* _Work request_
For the records below, reproduce exactly the line that contains "order: Artiodactyla" and all subsequent lines, with nothing left out and nothing added.

━━━━━ Source records

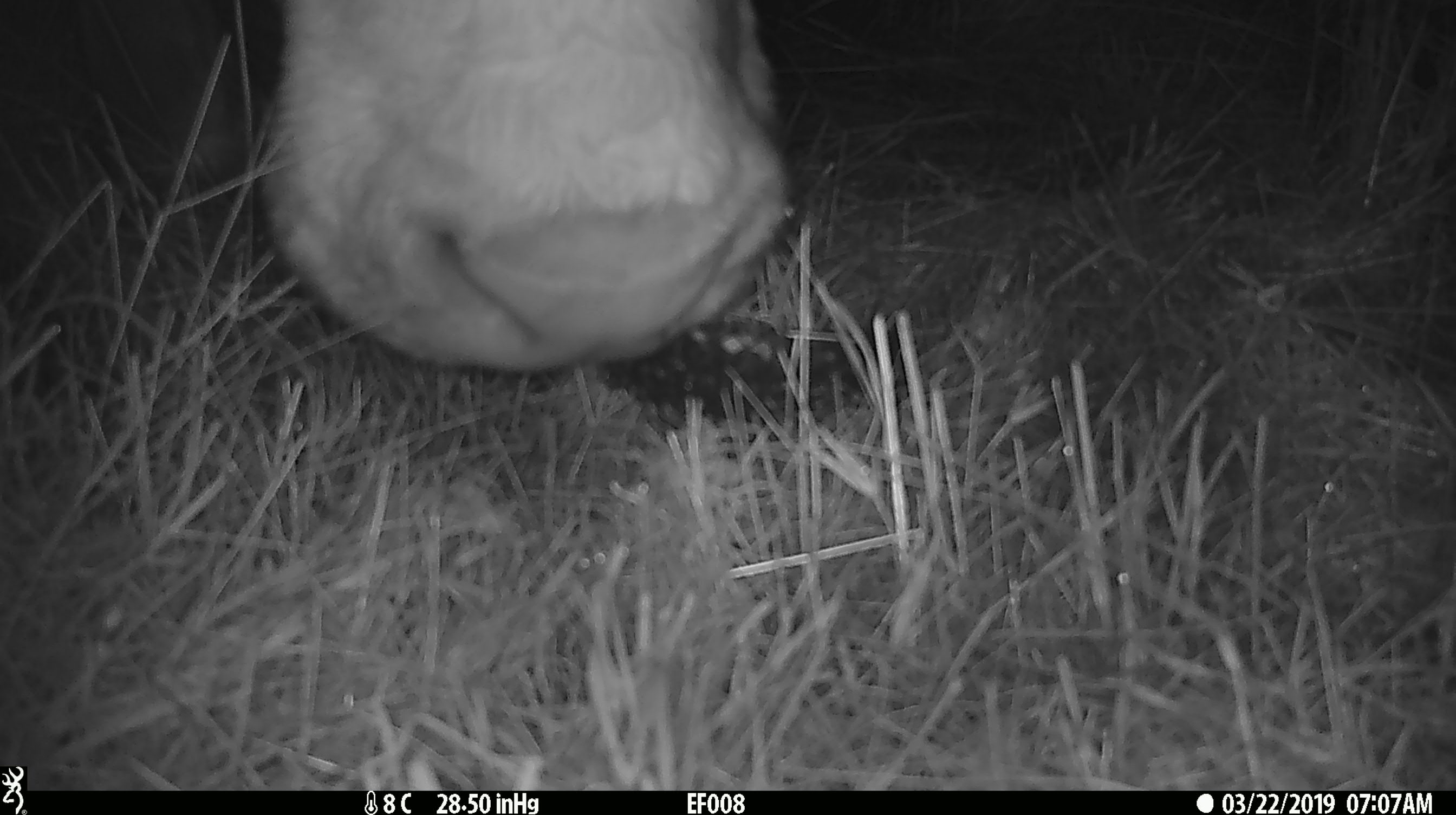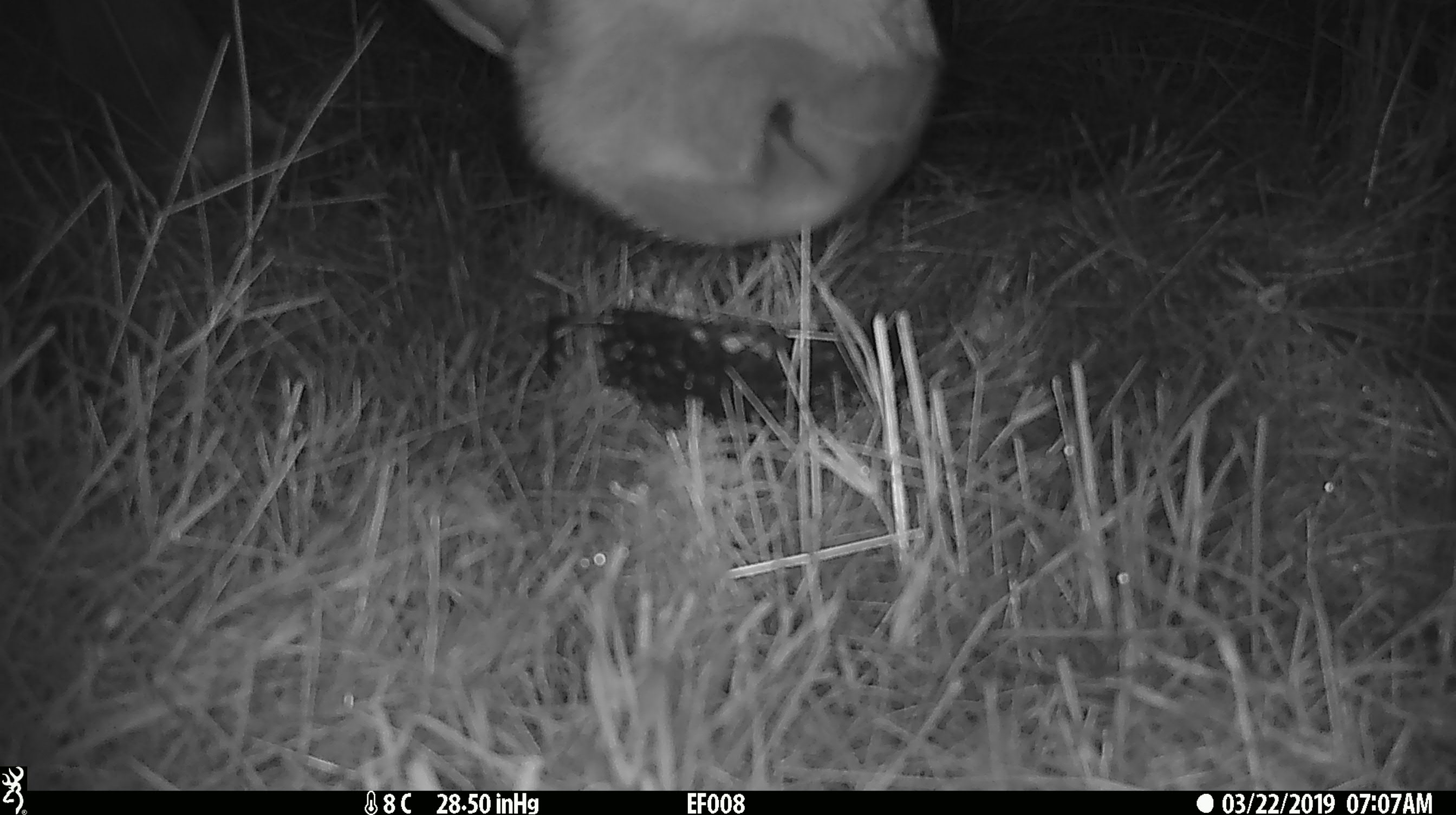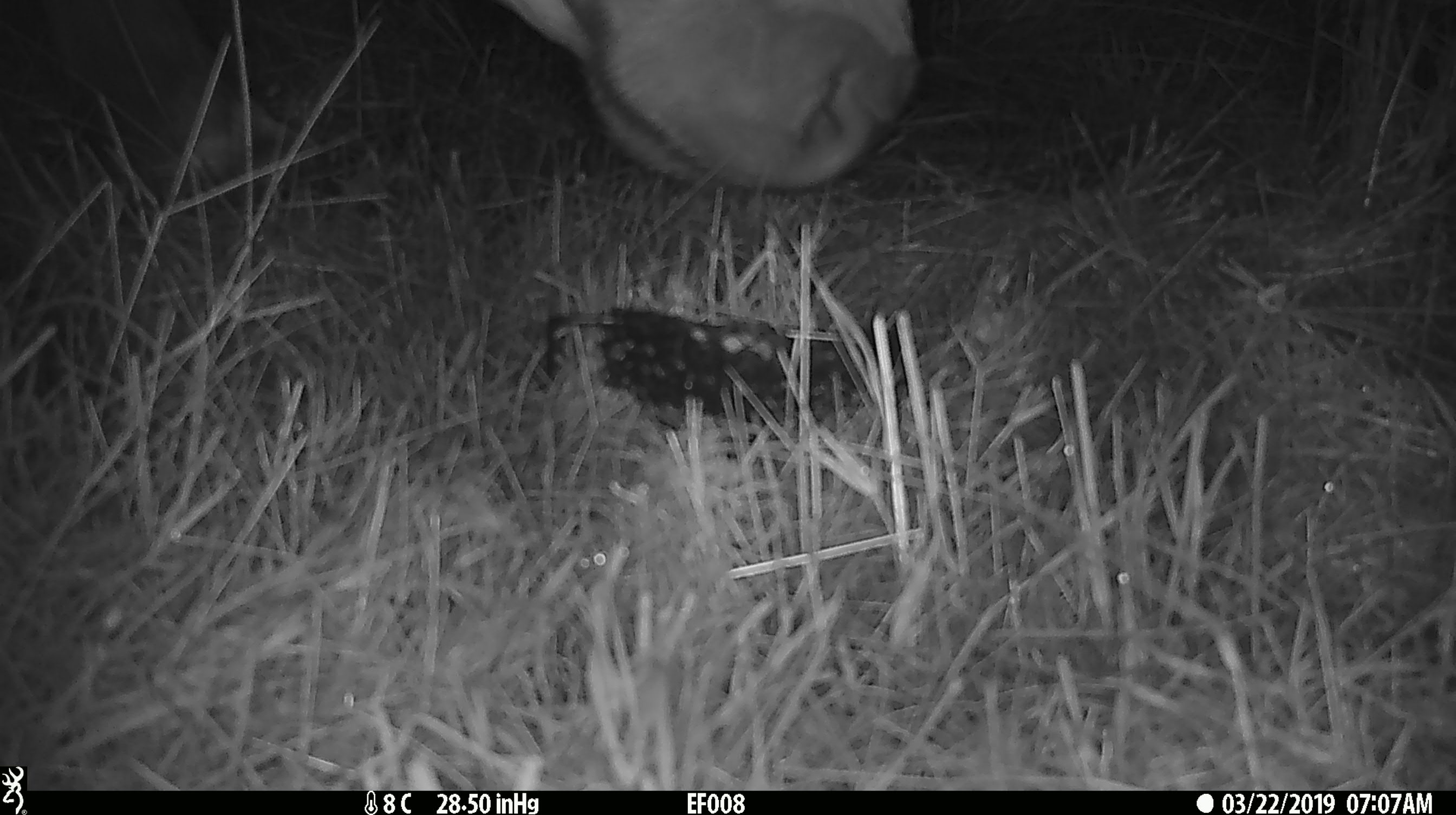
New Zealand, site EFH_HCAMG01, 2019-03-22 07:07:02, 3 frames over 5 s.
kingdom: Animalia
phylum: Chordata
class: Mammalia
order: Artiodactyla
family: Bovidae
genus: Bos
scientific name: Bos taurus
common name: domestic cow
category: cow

━━━━━━━━━━

* _Exercise output_
order: Artiodactyla
family: Bovidae
genus: Bos
scientific name: Bos taurus
common name: domestic cow
category: cow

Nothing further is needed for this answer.